What you will do: Reproduce the text below on getting informed for a program, word for word from its heading to its final line.

Text block:
STEP 3: Getting Informed

In this section you will be mapping out potential partners for your program.

You will:

  • Identify the areas you want to be more informed about.
  • Decide about contacting others in your field and conducting a literature review.
  • Determine whether to arrange focus groups.
  • Consider conducting telephone surveys.
 
1. Decide what information you will need in order to base your program on a solid foundation.

Examples

BIXI combined survey data with existing market and data research on its target audience to design a stylish, easy-to use bike-sharing system that and to decide on the locations of its first bike stations.

In 1989 Boulder estimated that only 27 percent of daily trips involved alternative transportation modes while 73 percent involved single-occupant vehicles.

Go Boulder identified potential barriers for specific target audiences. For example, one of the key factors discouraging business people from taking the bus was their concern about how they would get home if they had to work late or were in an emergency situation.

Collected material:
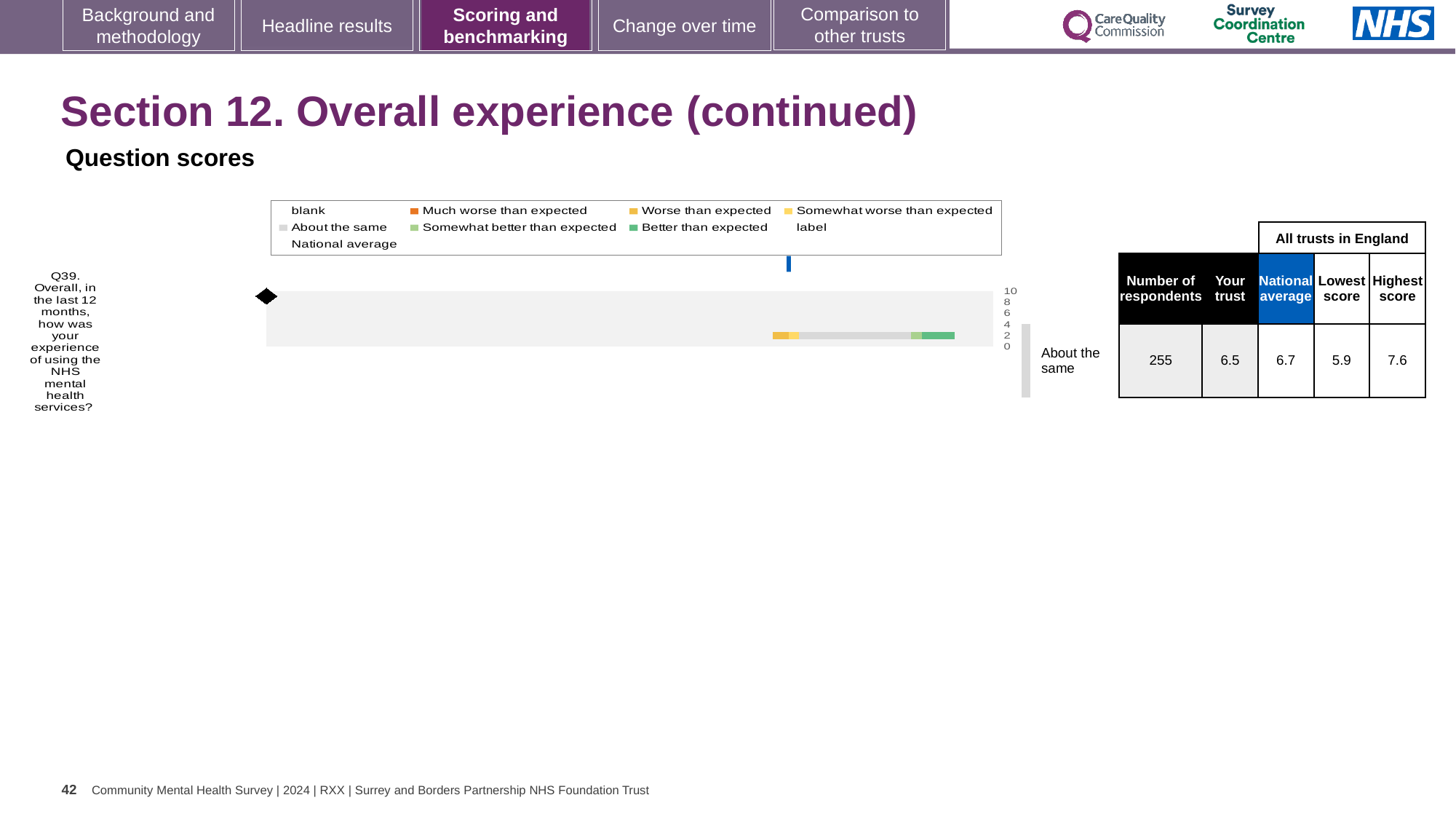
What benchmark category label is shown beside the Q39 bar? About the same How many questions are plotted in the chart on this slide? 1 What is the lowest score among all trusts in England for Q39? 5.9 Which is larger for Q39: the 'Your trust' score or the national average? National average What is the difference between the highest score and the lowest score for Q39? 1.7 What is the national average score for Q39 shown in the table? 6.7 What is the 'Your trust' score for Q39 in the table next to the chart? 6.5 What is the highest score among all trusts in England for Q39? 7.6 By how much does the national average exceed the 'Your trust' score for Q39? 0.2 What colour does the legend use for 'Better than expected'? Green How many respondents answered Q39 according to the table? 255 What kind of chart is shown on the slide for Q39? bar chart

Finished exercise:
STEP 3: Getting Informed

In this section you will be mapping out potential partners for your program.

You will:

  • Identify the areas you want to be more informed about.
  • Decide about contacting others in your field and conducting a literature review.
  • Determine whether to arrange focus groups.
  • Consider conducting telephone surveys.
 
1. Decide what information you will need in order to base your program on a solid foundation.

Examples

BIXI combined survey data with existing market and data research on its target audience to design a stylish, easy-to use bike-sharing system that and to decide on the locations of its first bike stations.

In 1989 Boulder estimated that only 27 percent of daily trips involved alternative transportation modes while 73 percent involved single-occupant vehicles.

Go Boulder identified potential barriers for specific target audiences. For example, one of the key factors discouraging business people from taking the bus was their concern about how they would get home if they had to work late or were in an emergency situation.